Records for the exercise:
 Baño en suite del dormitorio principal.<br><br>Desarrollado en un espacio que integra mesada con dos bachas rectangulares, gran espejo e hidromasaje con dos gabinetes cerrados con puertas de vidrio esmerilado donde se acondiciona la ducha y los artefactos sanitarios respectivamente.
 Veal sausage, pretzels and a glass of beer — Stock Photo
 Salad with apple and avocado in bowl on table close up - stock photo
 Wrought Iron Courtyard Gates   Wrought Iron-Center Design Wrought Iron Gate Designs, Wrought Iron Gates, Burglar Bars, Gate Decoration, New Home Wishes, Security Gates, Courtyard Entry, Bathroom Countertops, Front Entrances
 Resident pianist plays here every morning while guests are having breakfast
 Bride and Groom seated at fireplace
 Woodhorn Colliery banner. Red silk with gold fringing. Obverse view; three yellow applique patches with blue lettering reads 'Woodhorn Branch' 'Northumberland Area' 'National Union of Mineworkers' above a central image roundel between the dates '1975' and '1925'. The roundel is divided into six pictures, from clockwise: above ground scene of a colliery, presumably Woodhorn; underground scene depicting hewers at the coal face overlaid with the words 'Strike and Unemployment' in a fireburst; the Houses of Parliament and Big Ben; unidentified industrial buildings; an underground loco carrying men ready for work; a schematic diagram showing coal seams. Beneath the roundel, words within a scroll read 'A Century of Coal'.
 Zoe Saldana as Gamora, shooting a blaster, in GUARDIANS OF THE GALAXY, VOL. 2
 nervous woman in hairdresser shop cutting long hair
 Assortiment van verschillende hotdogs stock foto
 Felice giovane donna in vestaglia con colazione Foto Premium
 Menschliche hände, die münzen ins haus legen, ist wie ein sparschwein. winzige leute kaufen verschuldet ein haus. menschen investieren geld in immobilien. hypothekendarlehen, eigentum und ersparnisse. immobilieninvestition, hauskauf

Action item: What you give back should be exactly the lines from the one with "Felice giovane donna" through the final line of the listing, and no others.

Exercise response:
 Felice giovane donna in vestaglia con colazione Foto Premium
 Menschliche hände, die münzen ins haus legen, ist wie ein sparschwein. winzige leute kaufen verschuldet ein haus. menschen investieren geld in immobilien. hypothekendarlehen, eigentum und ersparnisse. immobilieninvestition, hauskauf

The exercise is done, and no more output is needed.